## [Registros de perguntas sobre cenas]

+ + + +

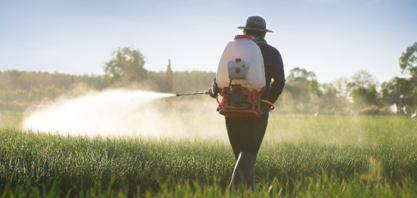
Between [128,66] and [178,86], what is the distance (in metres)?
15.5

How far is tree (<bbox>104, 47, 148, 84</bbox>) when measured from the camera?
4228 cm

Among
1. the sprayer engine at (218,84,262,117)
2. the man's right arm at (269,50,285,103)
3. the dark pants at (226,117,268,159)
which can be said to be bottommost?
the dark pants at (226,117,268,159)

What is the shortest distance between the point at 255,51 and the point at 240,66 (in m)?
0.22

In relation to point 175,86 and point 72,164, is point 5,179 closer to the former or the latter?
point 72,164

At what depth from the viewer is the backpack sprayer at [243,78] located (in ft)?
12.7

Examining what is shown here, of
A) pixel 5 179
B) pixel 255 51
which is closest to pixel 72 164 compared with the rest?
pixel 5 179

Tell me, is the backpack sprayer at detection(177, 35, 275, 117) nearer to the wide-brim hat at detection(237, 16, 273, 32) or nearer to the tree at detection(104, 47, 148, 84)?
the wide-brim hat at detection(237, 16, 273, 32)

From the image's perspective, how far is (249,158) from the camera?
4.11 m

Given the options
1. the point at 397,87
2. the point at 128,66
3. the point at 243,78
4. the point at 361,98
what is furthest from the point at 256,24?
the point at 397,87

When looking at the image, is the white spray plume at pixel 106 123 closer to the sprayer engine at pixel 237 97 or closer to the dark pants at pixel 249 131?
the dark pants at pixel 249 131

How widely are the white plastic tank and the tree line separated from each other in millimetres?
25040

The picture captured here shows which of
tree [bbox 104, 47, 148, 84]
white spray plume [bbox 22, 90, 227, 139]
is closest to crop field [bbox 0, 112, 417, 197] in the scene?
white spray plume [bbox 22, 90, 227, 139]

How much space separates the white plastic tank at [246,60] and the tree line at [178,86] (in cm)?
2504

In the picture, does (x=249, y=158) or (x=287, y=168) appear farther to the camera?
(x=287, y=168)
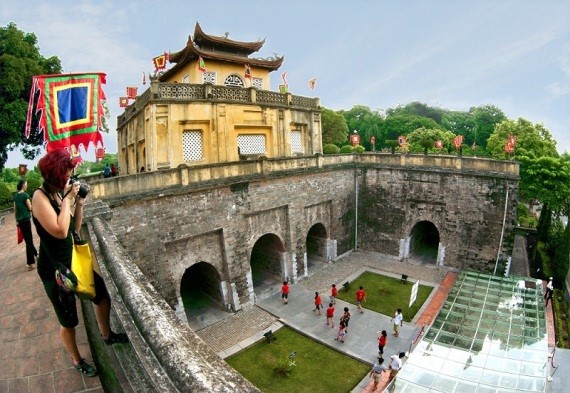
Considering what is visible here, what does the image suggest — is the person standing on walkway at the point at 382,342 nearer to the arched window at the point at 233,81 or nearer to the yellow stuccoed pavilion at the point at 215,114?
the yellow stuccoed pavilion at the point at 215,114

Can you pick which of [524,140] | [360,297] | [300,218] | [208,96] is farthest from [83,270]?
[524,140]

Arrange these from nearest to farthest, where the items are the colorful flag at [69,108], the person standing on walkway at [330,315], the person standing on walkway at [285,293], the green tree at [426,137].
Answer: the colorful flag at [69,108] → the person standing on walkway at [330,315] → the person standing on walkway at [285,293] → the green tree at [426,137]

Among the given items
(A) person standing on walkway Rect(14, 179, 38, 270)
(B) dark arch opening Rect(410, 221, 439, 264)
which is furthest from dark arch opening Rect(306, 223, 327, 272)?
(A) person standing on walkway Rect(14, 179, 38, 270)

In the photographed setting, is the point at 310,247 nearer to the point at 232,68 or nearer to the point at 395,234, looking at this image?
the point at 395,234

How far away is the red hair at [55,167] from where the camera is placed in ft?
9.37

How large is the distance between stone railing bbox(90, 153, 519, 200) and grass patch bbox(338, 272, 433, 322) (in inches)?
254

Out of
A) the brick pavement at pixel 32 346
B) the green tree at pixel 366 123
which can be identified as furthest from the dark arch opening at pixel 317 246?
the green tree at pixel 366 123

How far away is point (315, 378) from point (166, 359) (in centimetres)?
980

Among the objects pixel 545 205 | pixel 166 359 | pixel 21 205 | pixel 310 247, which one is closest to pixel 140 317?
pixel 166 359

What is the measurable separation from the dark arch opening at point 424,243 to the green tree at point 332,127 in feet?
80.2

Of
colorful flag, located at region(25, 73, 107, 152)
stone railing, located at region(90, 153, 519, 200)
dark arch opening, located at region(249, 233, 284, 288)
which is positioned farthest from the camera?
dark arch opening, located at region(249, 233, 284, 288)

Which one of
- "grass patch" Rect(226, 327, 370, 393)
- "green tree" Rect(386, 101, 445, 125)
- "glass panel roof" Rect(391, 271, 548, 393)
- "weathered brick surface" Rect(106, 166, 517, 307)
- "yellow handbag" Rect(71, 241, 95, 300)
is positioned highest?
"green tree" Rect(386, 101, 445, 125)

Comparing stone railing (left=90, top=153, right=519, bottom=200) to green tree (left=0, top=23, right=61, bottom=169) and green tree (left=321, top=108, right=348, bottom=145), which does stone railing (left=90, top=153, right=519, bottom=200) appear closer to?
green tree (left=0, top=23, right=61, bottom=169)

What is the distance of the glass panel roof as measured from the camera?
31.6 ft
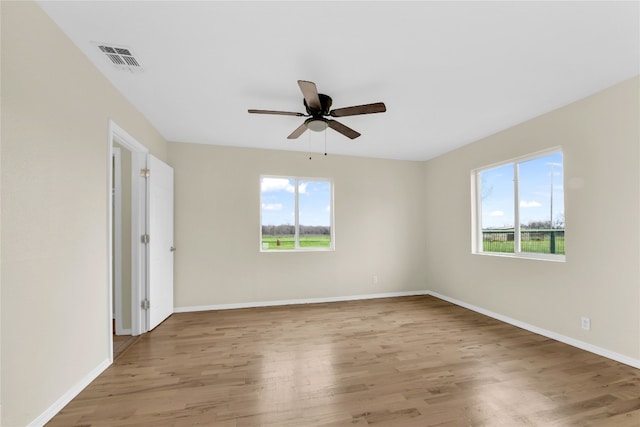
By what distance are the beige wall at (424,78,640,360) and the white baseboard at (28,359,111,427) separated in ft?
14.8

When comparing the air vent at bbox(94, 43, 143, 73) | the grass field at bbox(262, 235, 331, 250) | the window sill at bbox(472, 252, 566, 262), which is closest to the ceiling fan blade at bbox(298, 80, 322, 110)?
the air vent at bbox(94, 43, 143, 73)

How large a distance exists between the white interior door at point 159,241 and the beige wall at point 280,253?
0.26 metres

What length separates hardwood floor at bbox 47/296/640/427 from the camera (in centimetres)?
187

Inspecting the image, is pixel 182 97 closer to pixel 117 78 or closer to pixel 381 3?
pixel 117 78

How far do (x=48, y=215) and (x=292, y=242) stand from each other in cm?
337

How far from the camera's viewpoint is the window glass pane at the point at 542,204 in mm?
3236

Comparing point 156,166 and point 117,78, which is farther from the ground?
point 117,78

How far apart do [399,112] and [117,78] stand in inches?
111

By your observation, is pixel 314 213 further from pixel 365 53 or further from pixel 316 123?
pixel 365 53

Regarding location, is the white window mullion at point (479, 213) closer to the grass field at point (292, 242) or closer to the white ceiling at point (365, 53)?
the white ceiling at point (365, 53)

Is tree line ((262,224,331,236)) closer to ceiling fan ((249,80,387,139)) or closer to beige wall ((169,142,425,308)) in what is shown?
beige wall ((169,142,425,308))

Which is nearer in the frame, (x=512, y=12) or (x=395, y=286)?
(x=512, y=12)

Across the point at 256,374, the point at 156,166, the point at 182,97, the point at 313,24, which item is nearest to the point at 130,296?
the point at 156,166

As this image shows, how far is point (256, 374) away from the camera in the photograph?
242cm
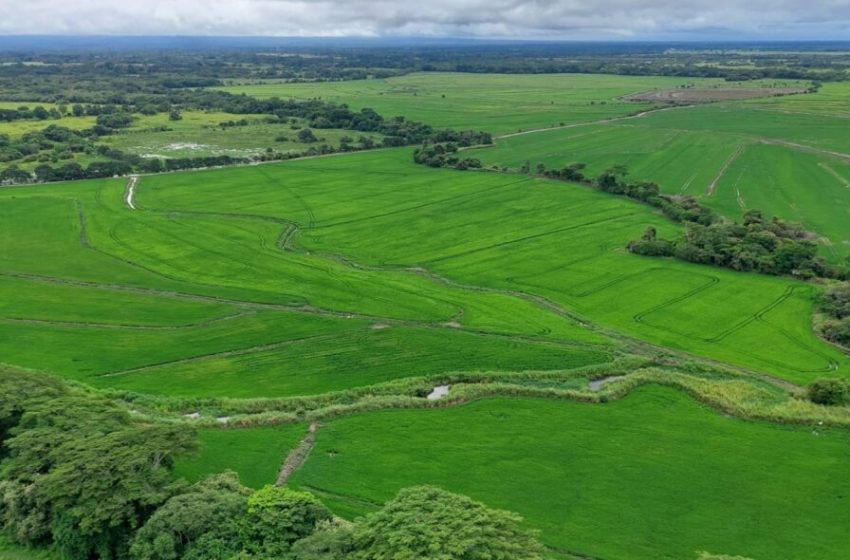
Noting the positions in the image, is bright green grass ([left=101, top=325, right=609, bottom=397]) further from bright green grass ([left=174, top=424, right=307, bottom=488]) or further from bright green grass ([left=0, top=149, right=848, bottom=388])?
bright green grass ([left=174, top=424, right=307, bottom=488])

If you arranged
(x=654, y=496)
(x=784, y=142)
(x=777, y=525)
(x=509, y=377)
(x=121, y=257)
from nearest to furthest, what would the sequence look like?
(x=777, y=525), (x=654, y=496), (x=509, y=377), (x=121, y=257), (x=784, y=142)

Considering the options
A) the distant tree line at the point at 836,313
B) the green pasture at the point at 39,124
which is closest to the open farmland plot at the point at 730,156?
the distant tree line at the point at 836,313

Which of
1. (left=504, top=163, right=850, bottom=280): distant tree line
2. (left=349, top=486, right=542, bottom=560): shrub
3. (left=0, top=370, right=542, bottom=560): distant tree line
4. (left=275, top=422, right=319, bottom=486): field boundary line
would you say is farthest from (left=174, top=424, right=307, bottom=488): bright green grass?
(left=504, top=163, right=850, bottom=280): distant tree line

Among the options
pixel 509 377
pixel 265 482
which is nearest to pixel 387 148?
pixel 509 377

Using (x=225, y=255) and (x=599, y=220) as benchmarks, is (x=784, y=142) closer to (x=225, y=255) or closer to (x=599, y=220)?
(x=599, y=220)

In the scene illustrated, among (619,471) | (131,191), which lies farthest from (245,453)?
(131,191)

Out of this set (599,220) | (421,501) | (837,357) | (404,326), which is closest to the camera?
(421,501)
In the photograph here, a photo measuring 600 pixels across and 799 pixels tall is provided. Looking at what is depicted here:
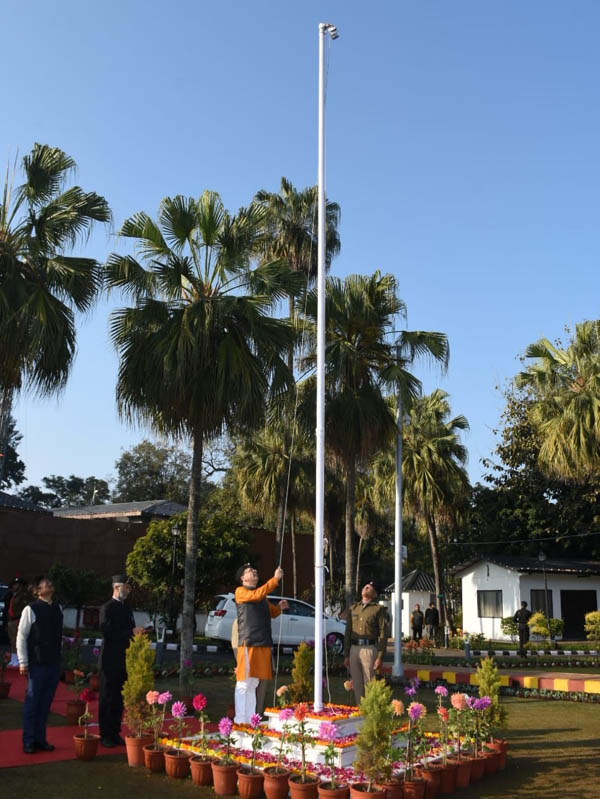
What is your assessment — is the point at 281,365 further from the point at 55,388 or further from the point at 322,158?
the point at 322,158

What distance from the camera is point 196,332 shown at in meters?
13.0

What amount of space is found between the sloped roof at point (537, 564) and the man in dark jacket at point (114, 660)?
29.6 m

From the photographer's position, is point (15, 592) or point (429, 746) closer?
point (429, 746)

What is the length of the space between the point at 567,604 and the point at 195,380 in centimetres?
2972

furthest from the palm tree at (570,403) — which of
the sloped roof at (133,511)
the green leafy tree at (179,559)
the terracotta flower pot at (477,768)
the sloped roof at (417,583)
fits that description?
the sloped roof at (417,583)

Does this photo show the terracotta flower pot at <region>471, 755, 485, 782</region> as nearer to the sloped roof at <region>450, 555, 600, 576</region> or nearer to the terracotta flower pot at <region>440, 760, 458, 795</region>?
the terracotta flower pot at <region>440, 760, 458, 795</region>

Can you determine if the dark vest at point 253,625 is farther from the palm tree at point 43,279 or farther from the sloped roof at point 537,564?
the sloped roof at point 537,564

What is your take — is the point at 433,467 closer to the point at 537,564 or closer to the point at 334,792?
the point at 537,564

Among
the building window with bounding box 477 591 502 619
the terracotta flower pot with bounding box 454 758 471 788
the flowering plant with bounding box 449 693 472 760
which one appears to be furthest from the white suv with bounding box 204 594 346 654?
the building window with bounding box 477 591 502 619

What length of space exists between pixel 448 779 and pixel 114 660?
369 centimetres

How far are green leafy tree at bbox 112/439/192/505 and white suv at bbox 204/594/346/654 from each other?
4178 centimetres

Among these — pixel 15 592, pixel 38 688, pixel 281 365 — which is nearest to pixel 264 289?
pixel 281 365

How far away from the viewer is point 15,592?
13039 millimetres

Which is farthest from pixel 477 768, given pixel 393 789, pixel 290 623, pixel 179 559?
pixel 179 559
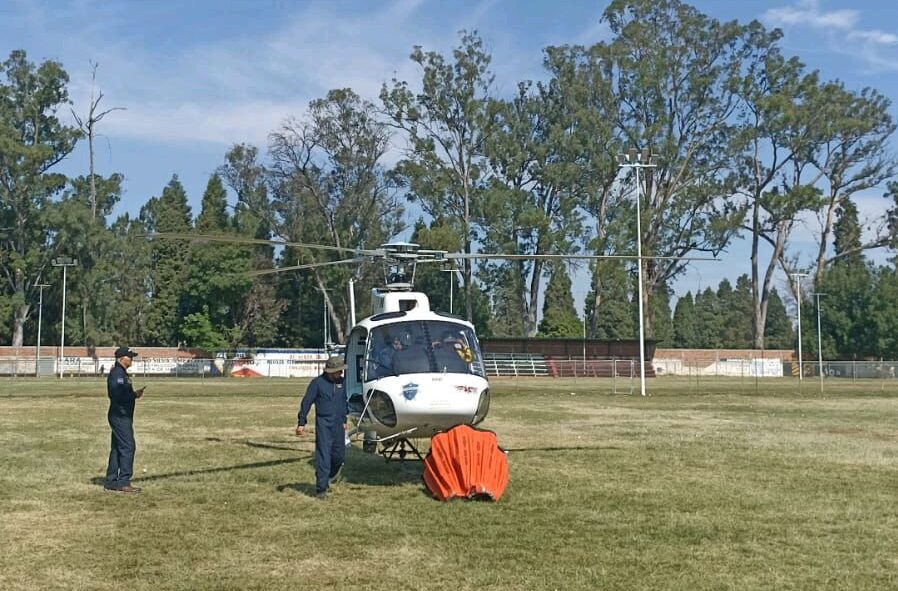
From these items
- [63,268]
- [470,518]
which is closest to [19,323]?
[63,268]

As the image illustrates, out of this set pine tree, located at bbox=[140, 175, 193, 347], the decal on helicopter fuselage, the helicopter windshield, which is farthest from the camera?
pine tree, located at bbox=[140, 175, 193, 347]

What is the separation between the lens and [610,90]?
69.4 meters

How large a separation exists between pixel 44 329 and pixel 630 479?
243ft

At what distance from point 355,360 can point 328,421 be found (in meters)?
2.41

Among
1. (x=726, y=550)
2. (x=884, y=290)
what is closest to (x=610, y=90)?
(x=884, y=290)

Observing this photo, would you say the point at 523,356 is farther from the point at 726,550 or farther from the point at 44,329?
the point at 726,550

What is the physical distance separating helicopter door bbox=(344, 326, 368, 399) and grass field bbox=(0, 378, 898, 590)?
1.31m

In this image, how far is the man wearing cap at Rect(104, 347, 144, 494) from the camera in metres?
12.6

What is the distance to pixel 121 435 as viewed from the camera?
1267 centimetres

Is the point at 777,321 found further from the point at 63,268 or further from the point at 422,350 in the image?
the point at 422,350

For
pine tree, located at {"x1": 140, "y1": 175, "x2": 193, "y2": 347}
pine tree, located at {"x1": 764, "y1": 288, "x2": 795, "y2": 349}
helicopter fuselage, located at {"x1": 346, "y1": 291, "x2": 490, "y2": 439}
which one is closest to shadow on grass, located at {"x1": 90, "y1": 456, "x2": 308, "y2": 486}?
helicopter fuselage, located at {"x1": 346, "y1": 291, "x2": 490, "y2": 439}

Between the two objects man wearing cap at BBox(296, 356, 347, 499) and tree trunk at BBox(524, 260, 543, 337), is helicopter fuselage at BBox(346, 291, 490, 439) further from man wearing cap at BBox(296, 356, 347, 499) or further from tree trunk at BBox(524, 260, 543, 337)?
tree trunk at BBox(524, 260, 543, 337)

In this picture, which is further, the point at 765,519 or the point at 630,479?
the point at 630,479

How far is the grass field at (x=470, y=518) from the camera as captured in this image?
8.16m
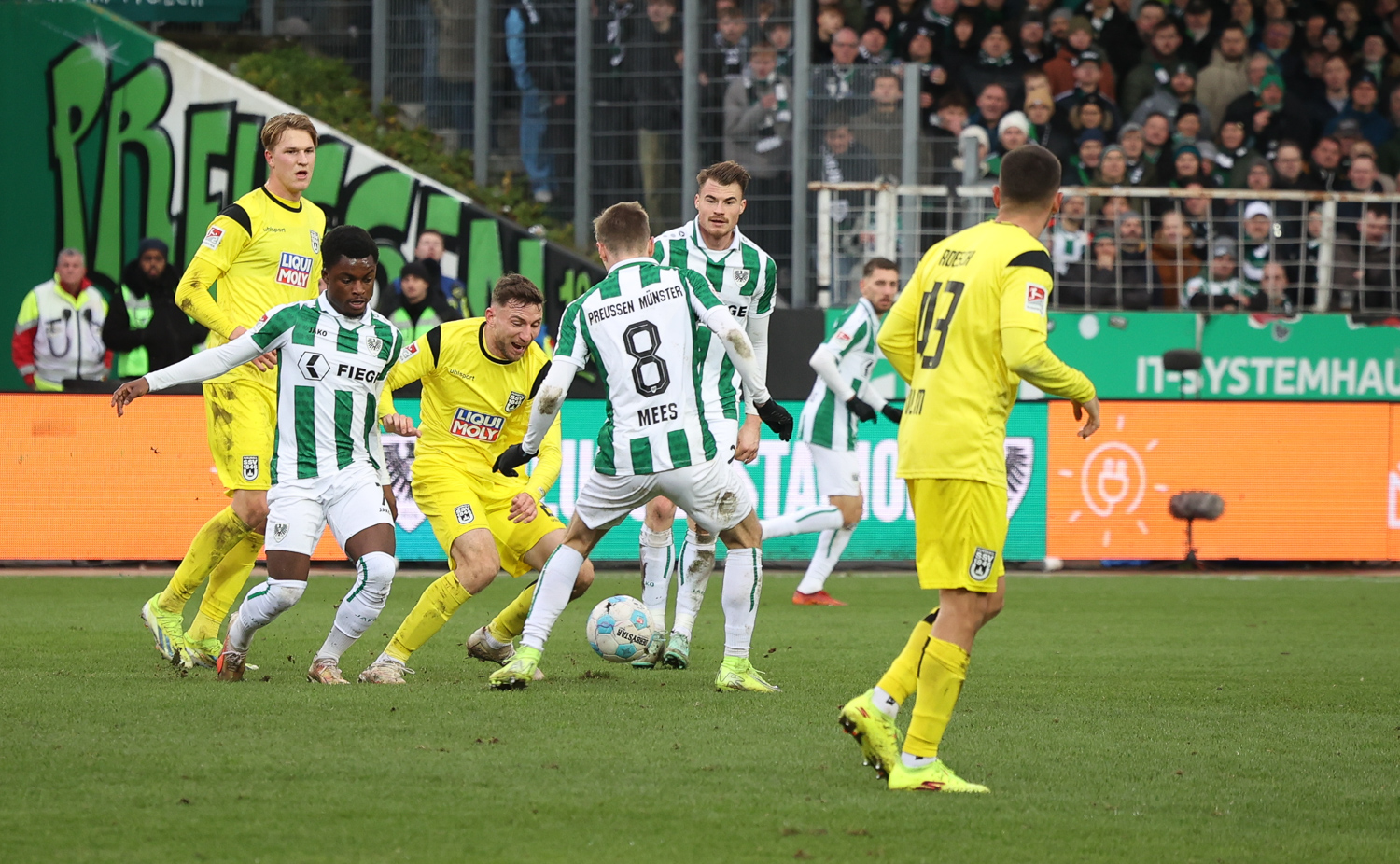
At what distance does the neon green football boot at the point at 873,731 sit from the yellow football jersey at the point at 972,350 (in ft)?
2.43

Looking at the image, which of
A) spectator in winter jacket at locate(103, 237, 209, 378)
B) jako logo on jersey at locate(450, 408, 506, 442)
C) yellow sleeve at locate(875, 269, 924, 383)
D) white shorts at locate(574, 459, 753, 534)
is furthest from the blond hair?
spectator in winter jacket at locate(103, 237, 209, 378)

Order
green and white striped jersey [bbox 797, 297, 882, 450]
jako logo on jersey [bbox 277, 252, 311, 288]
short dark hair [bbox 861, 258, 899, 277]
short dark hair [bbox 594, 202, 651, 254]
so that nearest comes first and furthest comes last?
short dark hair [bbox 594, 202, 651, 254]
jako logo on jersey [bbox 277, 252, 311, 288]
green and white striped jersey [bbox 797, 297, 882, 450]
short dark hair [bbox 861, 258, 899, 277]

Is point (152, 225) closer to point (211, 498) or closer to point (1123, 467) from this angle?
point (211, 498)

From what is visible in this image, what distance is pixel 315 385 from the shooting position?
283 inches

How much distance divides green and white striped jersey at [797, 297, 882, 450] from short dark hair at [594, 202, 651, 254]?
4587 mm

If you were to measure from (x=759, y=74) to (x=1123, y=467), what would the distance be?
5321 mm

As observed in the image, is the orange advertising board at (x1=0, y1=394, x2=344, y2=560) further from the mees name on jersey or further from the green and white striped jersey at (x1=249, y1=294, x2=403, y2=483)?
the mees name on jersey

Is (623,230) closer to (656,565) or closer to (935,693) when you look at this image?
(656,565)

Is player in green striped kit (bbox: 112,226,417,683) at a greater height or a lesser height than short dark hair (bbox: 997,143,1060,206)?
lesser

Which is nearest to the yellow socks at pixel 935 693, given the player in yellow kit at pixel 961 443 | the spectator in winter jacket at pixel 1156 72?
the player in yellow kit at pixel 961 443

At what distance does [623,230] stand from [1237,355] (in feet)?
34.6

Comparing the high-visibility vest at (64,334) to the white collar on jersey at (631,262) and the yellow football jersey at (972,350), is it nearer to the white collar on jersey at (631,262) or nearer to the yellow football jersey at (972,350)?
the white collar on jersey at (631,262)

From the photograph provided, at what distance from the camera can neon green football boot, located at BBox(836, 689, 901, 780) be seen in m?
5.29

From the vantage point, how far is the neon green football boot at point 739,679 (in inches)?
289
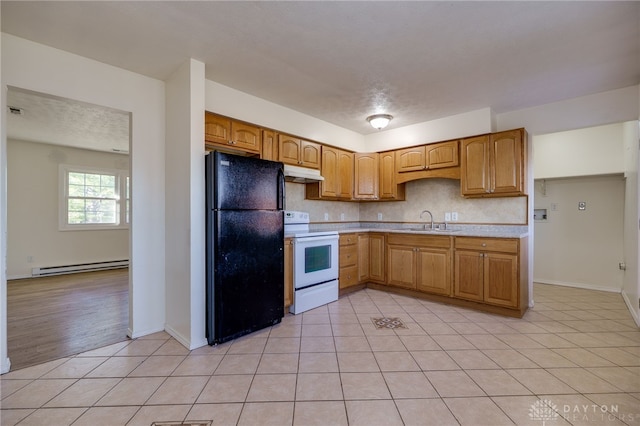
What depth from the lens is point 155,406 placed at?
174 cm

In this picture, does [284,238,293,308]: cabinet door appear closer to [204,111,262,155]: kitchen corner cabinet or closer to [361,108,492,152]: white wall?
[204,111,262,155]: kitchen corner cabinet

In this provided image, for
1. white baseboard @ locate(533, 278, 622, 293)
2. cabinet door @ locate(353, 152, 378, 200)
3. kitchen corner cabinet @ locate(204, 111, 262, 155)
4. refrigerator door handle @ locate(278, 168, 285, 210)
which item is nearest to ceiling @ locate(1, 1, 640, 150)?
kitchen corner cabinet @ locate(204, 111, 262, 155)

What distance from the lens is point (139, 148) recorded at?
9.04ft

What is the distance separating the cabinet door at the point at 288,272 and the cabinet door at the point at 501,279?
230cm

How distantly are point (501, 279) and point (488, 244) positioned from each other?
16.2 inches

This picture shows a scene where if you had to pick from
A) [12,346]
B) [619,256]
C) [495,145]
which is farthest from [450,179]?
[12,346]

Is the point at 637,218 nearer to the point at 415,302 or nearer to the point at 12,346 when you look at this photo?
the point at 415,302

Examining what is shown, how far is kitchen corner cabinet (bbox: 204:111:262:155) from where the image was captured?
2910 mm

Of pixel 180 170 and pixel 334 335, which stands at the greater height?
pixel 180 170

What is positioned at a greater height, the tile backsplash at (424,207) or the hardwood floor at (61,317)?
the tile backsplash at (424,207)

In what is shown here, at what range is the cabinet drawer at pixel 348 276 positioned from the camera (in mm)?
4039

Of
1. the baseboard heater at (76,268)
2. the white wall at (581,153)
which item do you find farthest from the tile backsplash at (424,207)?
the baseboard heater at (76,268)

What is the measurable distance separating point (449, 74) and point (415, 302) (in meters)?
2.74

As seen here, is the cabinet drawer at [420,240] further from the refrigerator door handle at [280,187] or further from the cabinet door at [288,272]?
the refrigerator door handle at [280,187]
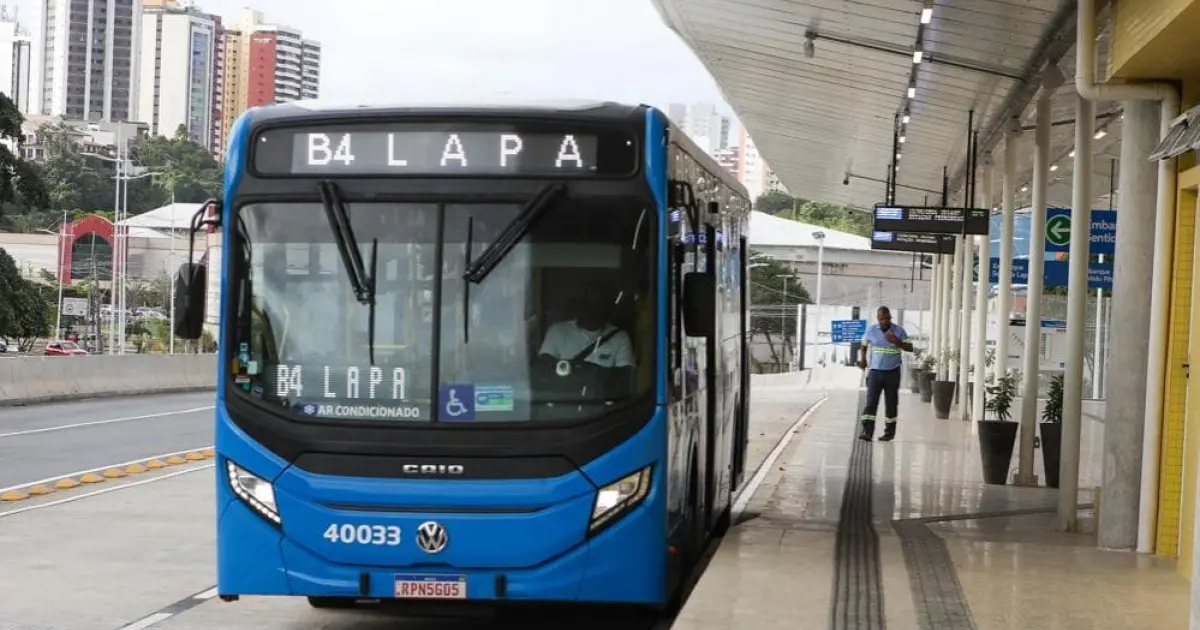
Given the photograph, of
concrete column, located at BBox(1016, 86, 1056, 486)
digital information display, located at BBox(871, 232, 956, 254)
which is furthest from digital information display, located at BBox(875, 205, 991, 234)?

+ + + +

## [Instrução dada]
Transcreva sem nenhuma alteração as linhas acima, da que contém "In what is shown here, at" até a última, ambas incluídas. Deixe as imagens de fora.

## [Resposta]
In what is shown here, at what range is the cabinet drawer at pixel 348 276 positioned from the camera (in mm)?
4039

Of
1. the baseboard heater at (76,268)
2. the white wall at (581,153)
which item do you find farthest from the tile backsplash at (424,207)?
the baseboard heater at (76,268)

What is the measurable distance separating point (449, 74) and point (415, 302) (in meters)?
2.74

As seen here, is the cabinet drawer at [420,240] further from the refrigerator door handle at [280,187] or further from the cabinet door at [288,272]?
the refrigerator door handle at [280,187]
Given the photograph, of
concrete column, located at BBox(1016, 86, 1056, 486)
digital information display, located at BBox(871, 232, 956, 254)
which is furthest from digital information display, located at BBox(875, 205, 991, 234)?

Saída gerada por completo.